Il y a 87 places vacantes pour la formation de médecins résidents dans nos universités. Au moment où nous souffrons d'une pénurie de médecins, le Québec ne forme donc pas autant de médecins spécialistes qu'il le pourrait.
Par contre, il y a une longue liste de diplômés en médecine étrangers (pas moins de 174) qui voudraient entreprendre une résidence et que les facultés ne veulent pas accepter. Tout est donc en place pour une bonne poussée d'indignation. Comment? Il y a des places libres dans nos facultés de médecine. Il y a des candidats étrangers qui pourraient les combler. Et on ne fait rien? Scandale!
La solution semble simple. Forçons le monde médical, corporatiste, à s'ouvrir au monde. Et le problème sera réglé. Ça serait vrai si un réseau de santé sophistiqué pouvait se gérer comme une shoppe syndiquée. Dans la vraie vie, c'est plus compliqué. La solution, attrayante, entraînerait le Québec sur un terrain dangereux.
Le débat sur les diplômés étrangers laissés sur le carreau est en bonne partie une manoeuvre de diversion, qui masque un autre problème, pas mal plus inquiétant. Pourquoi y a t-il 87 places de résidents vacantes? Parce que le Québec échange maintenant des résidents avec les systèmes de santé voisins.
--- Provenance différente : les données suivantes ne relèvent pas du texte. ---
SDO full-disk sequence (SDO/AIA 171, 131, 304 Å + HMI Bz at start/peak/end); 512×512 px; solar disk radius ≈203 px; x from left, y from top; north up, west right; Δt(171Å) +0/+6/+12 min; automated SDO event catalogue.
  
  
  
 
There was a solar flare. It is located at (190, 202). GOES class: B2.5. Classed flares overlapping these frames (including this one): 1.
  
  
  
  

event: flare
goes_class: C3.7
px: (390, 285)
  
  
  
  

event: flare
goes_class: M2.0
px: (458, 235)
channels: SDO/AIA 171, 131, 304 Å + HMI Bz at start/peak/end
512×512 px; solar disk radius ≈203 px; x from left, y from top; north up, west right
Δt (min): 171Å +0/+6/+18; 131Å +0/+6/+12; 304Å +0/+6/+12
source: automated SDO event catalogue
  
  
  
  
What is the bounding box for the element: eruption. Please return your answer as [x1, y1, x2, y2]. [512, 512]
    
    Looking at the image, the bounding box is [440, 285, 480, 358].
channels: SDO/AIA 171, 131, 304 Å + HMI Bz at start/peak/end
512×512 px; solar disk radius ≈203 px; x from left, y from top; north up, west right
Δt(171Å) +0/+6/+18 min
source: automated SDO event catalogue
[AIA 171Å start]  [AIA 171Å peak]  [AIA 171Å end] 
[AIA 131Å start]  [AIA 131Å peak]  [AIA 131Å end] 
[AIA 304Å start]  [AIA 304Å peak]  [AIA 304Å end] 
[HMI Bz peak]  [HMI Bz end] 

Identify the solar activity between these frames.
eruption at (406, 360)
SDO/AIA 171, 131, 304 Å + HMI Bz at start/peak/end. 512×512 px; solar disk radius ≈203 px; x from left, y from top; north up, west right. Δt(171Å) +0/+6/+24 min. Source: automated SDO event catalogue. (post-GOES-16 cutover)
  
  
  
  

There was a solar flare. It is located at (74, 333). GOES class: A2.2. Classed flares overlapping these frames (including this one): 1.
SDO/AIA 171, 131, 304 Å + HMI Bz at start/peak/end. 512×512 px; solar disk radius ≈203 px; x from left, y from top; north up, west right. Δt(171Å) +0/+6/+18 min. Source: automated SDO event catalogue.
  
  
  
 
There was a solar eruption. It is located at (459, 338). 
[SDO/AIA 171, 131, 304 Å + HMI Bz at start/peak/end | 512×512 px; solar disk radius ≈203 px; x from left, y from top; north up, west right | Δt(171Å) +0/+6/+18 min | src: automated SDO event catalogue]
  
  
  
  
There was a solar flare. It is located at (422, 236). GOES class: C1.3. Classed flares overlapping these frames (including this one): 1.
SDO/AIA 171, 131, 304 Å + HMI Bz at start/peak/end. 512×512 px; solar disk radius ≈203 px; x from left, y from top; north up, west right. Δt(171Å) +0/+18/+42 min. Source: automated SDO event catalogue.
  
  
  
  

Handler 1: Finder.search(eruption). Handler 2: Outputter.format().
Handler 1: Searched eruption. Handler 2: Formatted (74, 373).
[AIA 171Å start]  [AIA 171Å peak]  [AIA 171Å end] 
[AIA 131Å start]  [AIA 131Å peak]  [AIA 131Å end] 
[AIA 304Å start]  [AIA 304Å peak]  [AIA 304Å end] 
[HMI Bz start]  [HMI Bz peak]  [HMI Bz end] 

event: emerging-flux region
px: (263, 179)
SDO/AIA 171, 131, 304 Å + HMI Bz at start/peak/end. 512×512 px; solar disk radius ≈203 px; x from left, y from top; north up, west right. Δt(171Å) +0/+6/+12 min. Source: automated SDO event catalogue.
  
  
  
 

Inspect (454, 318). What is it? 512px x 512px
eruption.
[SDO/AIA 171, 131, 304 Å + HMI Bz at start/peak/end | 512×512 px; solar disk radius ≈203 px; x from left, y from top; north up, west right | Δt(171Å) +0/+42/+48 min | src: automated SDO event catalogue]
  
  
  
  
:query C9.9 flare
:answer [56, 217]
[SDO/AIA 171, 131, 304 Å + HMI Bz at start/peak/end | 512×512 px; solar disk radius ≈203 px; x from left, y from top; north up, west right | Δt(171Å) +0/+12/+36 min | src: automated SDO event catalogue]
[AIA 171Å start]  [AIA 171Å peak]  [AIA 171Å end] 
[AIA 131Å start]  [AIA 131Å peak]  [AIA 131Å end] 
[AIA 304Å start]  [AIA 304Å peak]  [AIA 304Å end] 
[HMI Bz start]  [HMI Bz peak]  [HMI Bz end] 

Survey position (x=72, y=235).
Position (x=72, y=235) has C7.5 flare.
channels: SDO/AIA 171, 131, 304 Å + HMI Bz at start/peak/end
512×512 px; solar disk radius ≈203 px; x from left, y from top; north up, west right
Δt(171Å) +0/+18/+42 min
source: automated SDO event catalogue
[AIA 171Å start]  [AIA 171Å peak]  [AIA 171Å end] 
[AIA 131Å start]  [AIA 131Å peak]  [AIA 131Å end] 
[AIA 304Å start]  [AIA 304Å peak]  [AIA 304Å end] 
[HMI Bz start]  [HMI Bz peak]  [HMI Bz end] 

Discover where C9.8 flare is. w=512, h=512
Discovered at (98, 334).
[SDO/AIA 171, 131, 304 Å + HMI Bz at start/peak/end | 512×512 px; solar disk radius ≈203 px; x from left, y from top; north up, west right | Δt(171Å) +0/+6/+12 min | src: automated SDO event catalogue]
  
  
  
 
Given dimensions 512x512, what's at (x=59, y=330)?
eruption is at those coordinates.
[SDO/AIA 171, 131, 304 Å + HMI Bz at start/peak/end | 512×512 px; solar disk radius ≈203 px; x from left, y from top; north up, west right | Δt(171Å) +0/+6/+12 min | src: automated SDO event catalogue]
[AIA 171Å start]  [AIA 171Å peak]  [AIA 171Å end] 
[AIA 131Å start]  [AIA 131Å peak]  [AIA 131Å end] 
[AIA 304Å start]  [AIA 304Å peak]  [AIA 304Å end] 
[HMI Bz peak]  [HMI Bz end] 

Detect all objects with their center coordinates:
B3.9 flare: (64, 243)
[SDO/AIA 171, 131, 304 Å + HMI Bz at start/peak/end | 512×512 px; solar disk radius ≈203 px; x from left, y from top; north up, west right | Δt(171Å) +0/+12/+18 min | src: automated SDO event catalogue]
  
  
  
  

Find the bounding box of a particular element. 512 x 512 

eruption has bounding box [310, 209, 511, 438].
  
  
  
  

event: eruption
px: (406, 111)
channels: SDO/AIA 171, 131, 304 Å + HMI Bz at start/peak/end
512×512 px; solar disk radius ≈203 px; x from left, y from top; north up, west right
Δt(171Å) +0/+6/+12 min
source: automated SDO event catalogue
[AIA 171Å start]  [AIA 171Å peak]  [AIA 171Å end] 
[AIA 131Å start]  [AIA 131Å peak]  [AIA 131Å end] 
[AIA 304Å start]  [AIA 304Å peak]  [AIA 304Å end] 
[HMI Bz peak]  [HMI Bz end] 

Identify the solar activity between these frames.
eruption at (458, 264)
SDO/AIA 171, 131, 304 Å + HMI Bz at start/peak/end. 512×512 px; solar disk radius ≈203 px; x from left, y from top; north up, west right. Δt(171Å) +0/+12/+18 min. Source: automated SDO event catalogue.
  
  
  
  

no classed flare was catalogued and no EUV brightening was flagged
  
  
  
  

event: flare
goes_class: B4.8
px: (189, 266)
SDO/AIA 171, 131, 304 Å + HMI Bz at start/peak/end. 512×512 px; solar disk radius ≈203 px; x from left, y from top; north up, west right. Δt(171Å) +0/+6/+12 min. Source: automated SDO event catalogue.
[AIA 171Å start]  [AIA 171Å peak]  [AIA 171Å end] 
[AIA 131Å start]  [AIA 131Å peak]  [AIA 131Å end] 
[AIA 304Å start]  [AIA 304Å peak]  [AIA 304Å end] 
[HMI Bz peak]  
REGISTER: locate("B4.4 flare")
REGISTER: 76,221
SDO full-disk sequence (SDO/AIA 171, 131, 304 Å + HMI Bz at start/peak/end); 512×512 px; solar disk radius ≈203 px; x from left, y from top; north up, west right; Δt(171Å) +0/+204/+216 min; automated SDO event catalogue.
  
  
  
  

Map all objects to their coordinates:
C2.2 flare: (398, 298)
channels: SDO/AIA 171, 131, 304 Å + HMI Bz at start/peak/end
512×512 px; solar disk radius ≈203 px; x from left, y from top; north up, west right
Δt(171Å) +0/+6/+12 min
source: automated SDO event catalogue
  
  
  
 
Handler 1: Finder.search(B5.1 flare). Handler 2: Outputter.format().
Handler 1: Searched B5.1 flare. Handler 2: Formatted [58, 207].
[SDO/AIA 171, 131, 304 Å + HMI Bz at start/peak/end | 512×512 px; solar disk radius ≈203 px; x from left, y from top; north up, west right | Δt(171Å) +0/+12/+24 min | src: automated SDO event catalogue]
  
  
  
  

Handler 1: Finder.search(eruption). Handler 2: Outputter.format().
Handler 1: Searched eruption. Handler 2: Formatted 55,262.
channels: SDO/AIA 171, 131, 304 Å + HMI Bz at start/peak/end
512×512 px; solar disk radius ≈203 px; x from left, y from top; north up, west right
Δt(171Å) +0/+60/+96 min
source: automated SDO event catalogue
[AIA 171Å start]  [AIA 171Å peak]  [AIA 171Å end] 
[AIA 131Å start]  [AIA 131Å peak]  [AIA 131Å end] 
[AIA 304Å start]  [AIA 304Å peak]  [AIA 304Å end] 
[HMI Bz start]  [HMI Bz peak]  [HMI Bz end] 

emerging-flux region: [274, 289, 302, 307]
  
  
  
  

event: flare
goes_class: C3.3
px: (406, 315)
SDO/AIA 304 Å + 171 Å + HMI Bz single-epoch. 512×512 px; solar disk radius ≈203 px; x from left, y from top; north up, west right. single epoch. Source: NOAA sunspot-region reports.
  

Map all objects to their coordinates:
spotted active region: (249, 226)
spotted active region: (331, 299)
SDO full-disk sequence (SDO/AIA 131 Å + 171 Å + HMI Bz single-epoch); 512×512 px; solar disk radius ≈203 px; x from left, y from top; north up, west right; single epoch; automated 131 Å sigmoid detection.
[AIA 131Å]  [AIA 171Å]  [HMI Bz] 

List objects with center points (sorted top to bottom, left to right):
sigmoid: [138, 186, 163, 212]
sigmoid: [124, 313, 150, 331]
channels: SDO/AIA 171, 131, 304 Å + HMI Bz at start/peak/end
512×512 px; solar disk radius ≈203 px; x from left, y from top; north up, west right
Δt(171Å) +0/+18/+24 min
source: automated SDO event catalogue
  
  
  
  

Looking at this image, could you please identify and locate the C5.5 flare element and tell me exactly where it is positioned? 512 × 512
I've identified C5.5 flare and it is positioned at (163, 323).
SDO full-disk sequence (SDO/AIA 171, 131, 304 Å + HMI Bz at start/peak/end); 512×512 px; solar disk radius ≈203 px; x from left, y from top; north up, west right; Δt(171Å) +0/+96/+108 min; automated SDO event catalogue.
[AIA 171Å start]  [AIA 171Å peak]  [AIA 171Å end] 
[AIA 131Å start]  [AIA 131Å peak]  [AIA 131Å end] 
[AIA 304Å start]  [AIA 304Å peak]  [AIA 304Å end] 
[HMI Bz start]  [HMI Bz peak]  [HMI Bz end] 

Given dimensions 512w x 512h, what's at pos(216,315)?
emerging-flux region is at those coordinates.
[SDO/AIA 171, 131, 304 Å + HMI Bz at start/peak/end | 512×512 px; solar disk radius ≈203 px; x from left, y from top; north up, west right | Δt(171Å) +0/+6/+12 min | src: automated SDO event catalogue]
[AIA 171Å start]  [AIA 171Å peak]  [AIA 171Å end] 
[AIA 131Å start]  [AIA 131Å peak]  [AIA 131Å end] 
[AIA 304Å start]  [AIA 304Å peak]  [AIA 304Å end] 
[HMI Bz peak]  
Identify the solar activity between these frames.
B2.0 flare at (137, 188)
Et surprise, il y a plus de Québécois qui veulent aller faire leur résidence ailleurs que l'inverse. 64 Québécois ont ainsi choisi d'autres provinces, et 20 les États-Unis.
Non seulement cela laisse des places vides ici, mais cela soulève un risque important, que ces jeunes médecins, qui seront formés ailleurs, surtout en médecine familiale, ne reviennent pas.
Au Québec, on se dit surpris par ce mouvement à sens unique, un phénomène nouveau pour lequel on n'a officiellement pas d'explication. Sauf l'argument primaire que les étudiants ont fui le Québec en réaction aux moyens d'action des médecins spécialistes.
Mais c'est assez évident que les jeunes médecins commencent à voter avec leurs pieds. Ils savent qu'ils seront beaucoup moins payés qu'ailleurs. Ils savent qu'à la fin de leur résidence, ils auront des contraintes, des pénalités s'ils exercent en ville, des plans d'effectifs pour les spécialistes qui ne pourront pas choisir leur lieu de travail, l'obligation d'acquitter certaines tâches. Ils savent que, dans un cadre de pénurie, le climat de travail sera plus lourd, surtout dans les hôpitaux.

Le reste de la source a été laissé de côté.